- Objective 1: In the court excerpt on Bell's due process claim, list every citation to a filed document that appears inside parentheses.
- Objective 2:
Answer these questions from the court excerpt on Bell's due process claim:
(a) Under what heading were the two sentences of Bell's argument placed?
(b) Which charges did Bell's complaint say were falsely placed in his risk-assessment form?
(c) A search of which database yielded the information Williams included in Bell's criminal-history report?

- Text shown:
"""

Deputy Winfred Williams intentionally placed a probation hold on Ronald Bell. As a result of Deputy Williams' conduct, Bell could not be released from jail and suffered adverse consequences including loss of his employment.
(Pl.'s Br. Opp'n Defs.' Mot. Summ. J., doc. 22, at 15) (record citations omitted). That is it. That is the whole argument. Those two sentences, placed under the heading "DEFENDANT WILLIAMS CONDUCT VIOLATED PLAINTIFF BELL'S FOURTEENTH AMENDMENT RIGHT," constitute the entire basis for Bell's due process claim.

Bell alleged in his complaint that his incarceration was also unlawfully prolonged because Williams "intentionally . . . placed several false crimes older than five years" — namely murder and manslaughter charges — in his risk-assessment form. (Compl. ¶¶ 13, 19, 37.) Bell no longer makes that contention. Bell conceded in his deposition that the information contained in the criminal-history portion of his risk-assessment form did not lengthen his incarceration beyond what it would otherwise have been absent that information. (Bell Dep., doc. 17, at 122:12-17; 123:1-8.) And in any event, Bell has produced no evidence to demonstrate that Williams purposely attributed to him crimes that he knew Bell had not committed. The evidence shows that Williams simply included in Bell's criminal-history report information yielded by a search of the GCIC database. Bell now maintains that his incarceration was unconstitutionally prolonged solely because of the "probation hold" entered in his booking records. ( Id. at 123:13-16.)

"""

- Stored data:

"""

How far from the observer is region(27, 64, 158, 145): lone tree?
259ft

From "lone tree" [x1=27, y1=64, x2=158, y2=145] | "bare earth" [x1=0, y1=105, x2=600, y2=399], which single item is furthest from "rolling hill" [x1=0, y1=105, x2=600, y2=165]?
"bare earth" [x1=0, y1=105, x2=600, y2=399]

"""

- Problem solution 1:
- Pl.'s Br. Opp'n Defs.' Mot. Summ. J., doc. 22, at 15
- Compl. ¶¶ 13, 19, 37
- Bell Dep., doc. 17, at 122:12-17; 123:1-8
- Id. at 123:13-16

- Problem solution 2:
(a) "DEFENDANT WILLIAMS CONDUCT VIOLATED PLAINTIFF BELL'S FOURTEENTH AMENDMENT RIGHT"
(b) Murder and manslaughter charges
(c) The GCIC database